Building Modern EDA Pipelines with Pingouin

Building Modern EDA Pipelines with Pingouin

Building Modern EDA Pipelines with Pingouin

https://www.kdnuggets.com/building-modern-eda-pipelines-with-pingouin

Publish Date: 2026-06-26 03:00:10

Source Domain: www.kdnuggets.com

Data Exploration and Validation Using Pingouin and Python

This article emphasizes the importance of rigorous exploratory data analysis (EDA) to validate critical data properties before employing machine learning models or statistical tests. It demonstrates how Pingouin, complemented by Pandas, can help implement robust EDA pipelines that ensure data integrity and appropriateness for subsequent analyses. Despite initial tests indicating that the dataset does not satisfy standard assumptions like univariate and multivariate normality and homoscedasticity, the article outlines potential data transformations or alternative modeling techniques to overcome these issues.
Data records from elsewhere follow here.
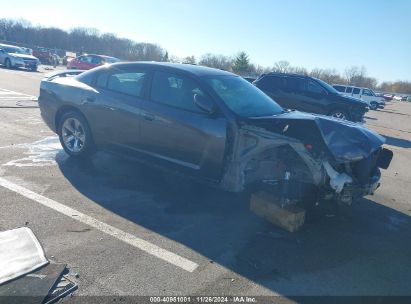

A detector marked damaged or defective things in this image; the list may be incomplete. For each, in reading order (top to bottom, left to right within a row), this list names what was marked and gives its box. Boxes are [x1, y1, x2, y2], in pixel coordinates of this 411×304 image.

damaged gray dodge charger [39, 63, 396, 208]
crumpled front end [220, 111, 394, 207]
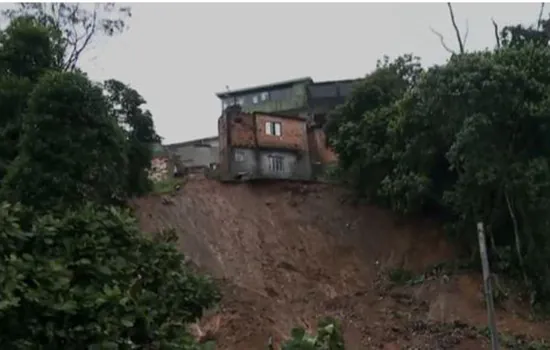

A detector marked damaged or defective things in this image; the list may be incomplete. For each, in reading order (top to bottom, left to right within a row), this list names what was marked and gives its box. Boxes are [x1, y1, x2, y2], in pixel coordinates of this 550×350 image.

damaged brick house [216, 76, 358, 180]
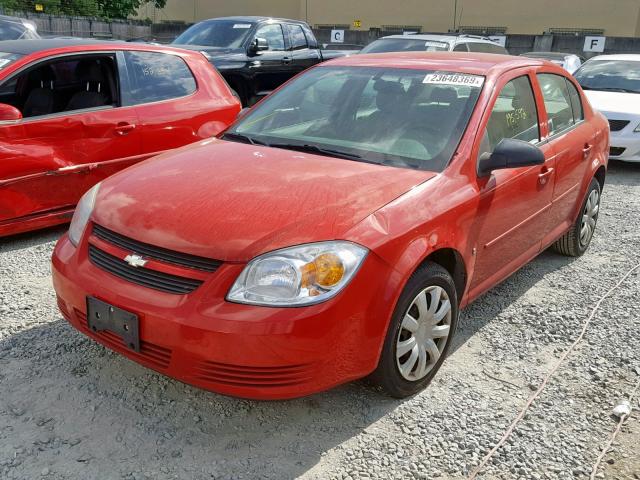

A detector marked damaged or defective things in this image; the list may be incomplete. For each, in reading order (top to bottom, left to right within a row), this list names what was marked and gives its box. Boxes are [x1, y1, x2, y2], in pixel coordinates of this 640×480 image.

missing license plate [85, 296, 139, 352]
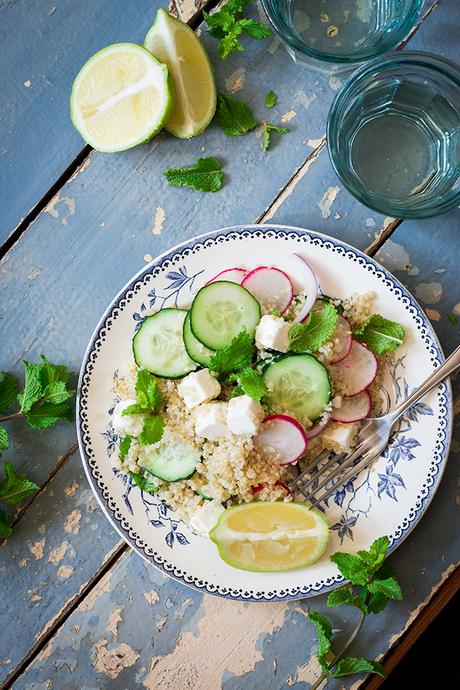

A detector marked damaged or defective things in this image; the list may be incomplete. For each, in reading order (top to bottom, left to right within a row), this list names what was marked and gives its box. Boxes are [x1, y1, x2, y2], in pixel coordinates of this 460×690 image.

peeling white paint [318, 185, 340, 218]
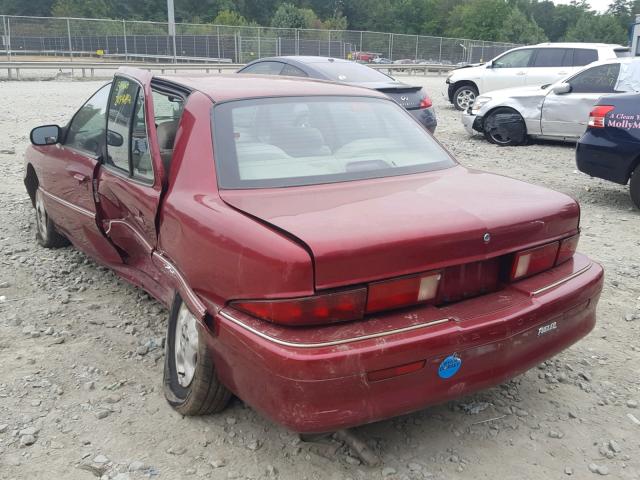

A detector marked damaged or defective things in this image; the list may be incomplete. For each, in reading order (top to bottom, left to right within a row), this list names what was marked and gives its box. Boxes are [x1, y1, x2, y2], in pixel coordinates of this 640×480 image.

damaged red sedan [25, 68, 604, 436]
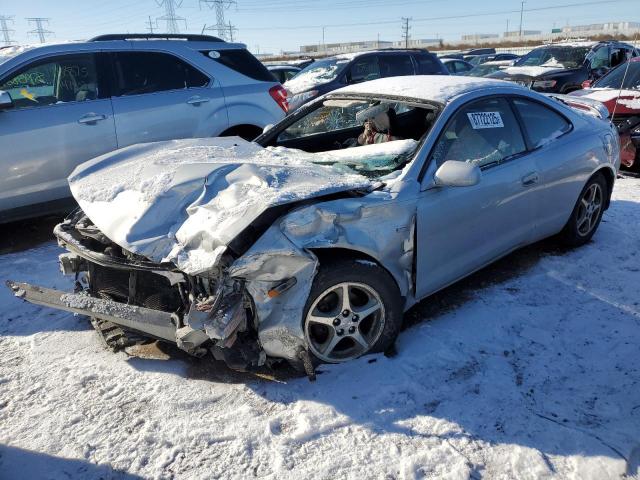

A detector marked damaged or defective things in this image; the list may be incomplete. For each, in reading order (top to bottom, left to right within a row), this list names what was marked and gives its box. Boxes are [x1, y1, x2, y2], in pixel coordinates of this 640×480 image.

shattered windshield [516, 46, 592, 69]
shattered windshield [596, 62, 640, 90]
shattered windshield [272, 98, 432, 179]
crumpled hood [67, 137, 372, 276]
detached bumper piece [7, 280, 178, 344]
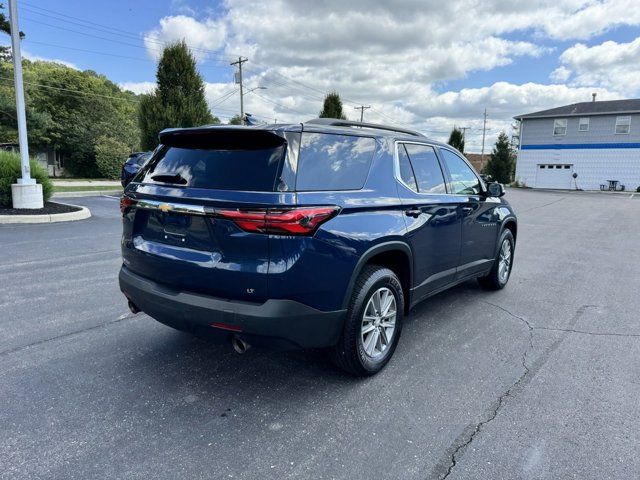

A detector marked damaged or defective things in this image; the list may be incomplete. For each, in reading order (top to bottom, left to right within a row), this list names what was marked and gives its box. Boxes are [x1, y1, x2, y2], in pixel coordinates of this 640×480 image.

cracked pavement [1, 189, 640, 478]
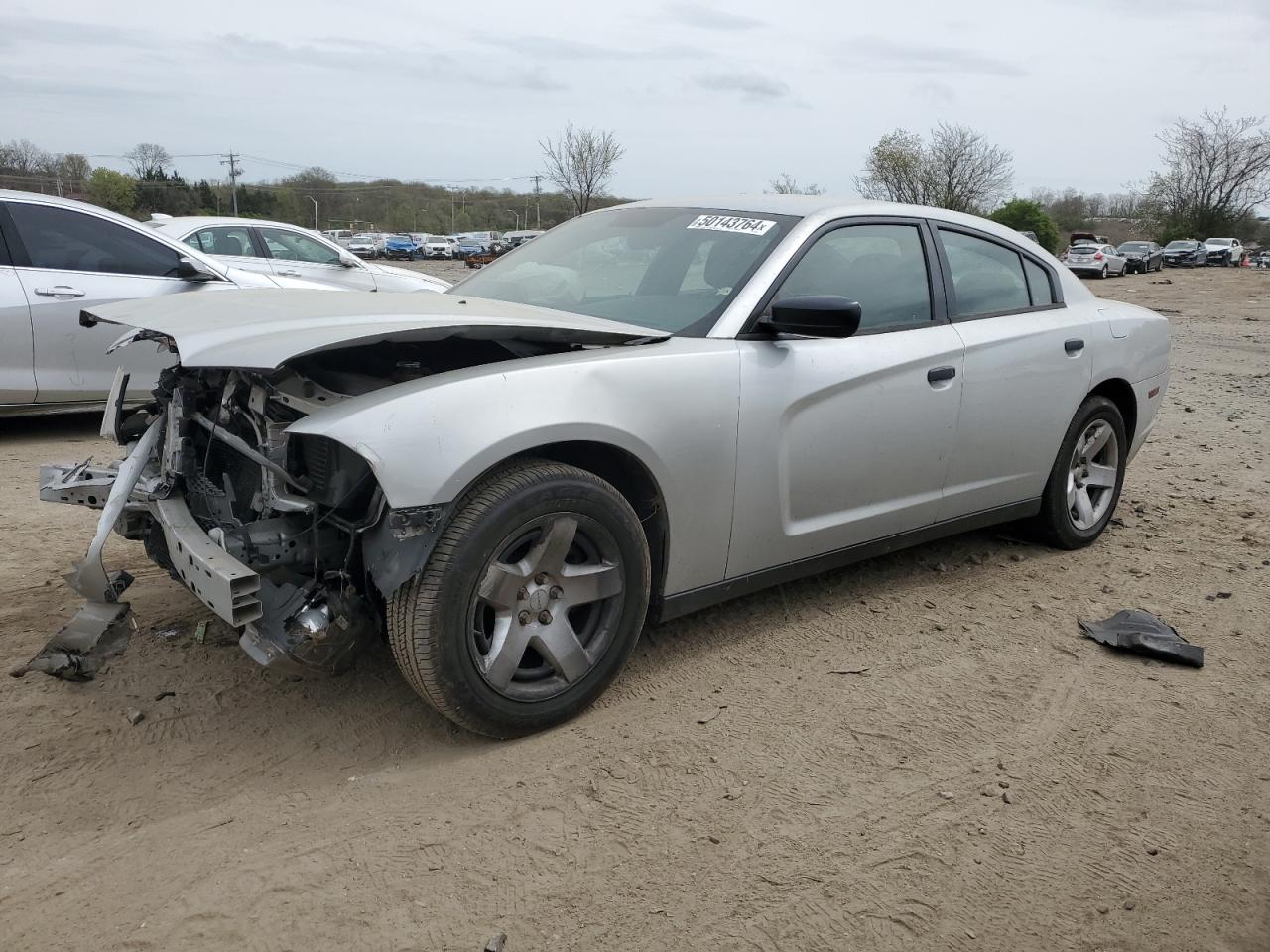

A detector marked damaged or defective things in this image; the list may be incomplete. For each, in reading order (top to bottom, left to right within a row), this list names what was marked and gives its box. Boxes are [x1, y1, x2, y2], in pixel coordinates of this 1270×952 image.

car front end damage [15, 291, 665, 685]
crumpled hood [81, 289, 665, 370]
detached car part on ground [24, 198, 1168, 736]
wrecked silver sedan [24, 201, 1168, 736]
broken plastic piece [1081, 611, 1199, 669]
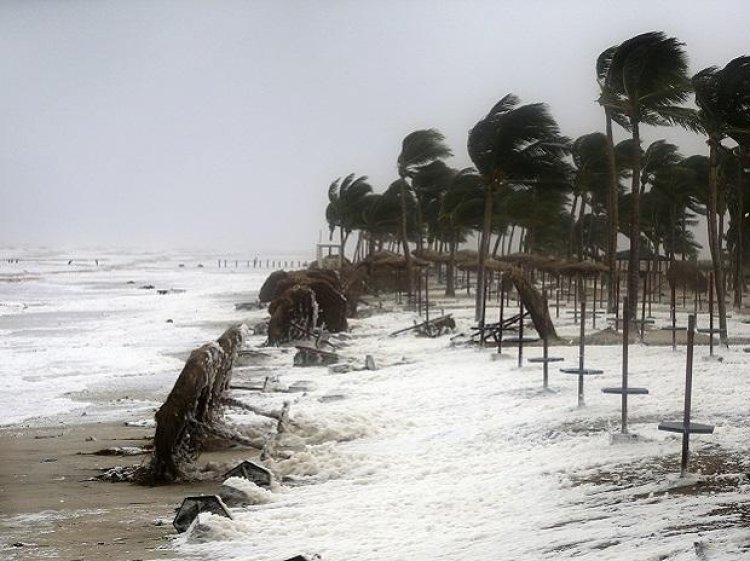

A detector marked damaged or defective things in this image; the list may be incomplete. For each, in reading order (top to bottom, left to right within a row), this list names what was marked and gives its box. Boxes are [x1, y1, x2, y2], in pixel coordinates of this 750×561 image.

As the article showcases various statistical tests including normality (Shapiro-Wilk), multivariate normality (Henze-Zirkler), homoscedasticity (Levene’s), sphericity (Mauchly’s), and multicollinearity (Pearson correlation), it concludes that detecting and addressing these issues can prevent downstream analytical failures and lead to more effective models. Ultimately, the use of Pingouin facilitates comprehensive EDA, enabling data scientists to make informed decisions about data preprocessing and model selection.

Key Points:

  • The article underscores the importance of exploratory data analysis (EDA) and rigorous validation of data properties.
  • Pingouin, supported by Pandas, is showcased as an effective tool for constructing comprehensive EDA pipelines.
  • Various statistical tests performed (normality, multivariate normality, homoscedasticity, sphericity, and multicollinearity) highlight potential issues in the dataset.
  • Proactive detection and resolution of data issues result in better downstream model performance and analysis outcomes.